I made the mathematical theorem, which is a development of the Sieve of Eratosthenes algorithm. I might use some help in coding.

You can find the description of the code at my paper:
Development of Sieve of Eratosthenes and Sieve of Sundaram's proof

For more understanding you can check this paper: SEQUENCE ELIMINATION FUNCTION AND THE FORMULAS OF PRIME NUMBERS

For the next development see Next level Improved Sieve of Eratosthenes

#include <iostream>
#include <math.h>
#include <cstdlib>
using namespace std;
int D2SOE(int n1_m) {
    int n1 = 0, g = 0, z = 0, p = 0,f1=0,f3=0;
    cout << "\n2 3 ";
    bool* array = new bool[n1_m];
    // Initialising the D2SOE array with false values 
    for (int i = 0; i < n1_m; i++)
        array[i] = false;
    // The main elimination theorem 
    for (n1=1;n1<=ceil((sqrt(2*floor((3*n1_m+1)/2.0)+1)-2)/3.0);n1++)

Collected data:
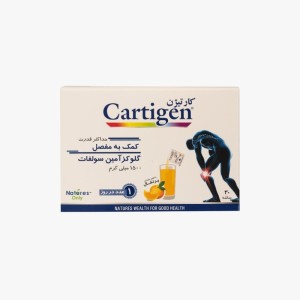 ساشه کارتیژن نیچرز اونلی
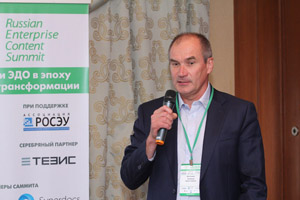 Фоторепортаж с Russian Enterprise Content Summit 2017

The task:
Repeat the Sieve of Eratosthenes post word for word, from its first line through its last. The data stand apart from the Sieve of Eratosthenes post and form a separate body of material.

Solved problem:
I made the mathematical theorem, which is a development of the Sieve of Eratosthenes algorithm. I might use some help in coding.

You can find the description of the code at my paper:
Development of Sieve of Eratosthenes and Sieve of Sundaram's proof

For more understanding you can check this paper: SEQUENCE ELIMINATION FUNCTION AND THE FORMULAS OF PRIME NUMBERS

For the next development see Next level Improved Sieve of Eratosthenes

#include <iostream>
#include <math.h>
#include <cstdlib>
using namespace std;
int D2SOE(int n1_m) {
    int n1 = 0, g = 0, z = 0, p = 0,f1=0,f3=0;
    cout << "\n2 3 ";
    bool* array = new bool[n1_m];
    // Initialising the D2SOE array with false values 
    for (int i = 0; i < n1_m; i++)
        array[i] = false;
    // The main elimination theorem 
    for (n1=1;n1<=ceil((sqrt(2*floor((3*n1_m+1)/2.0)+1)-2)/3.0);n1++)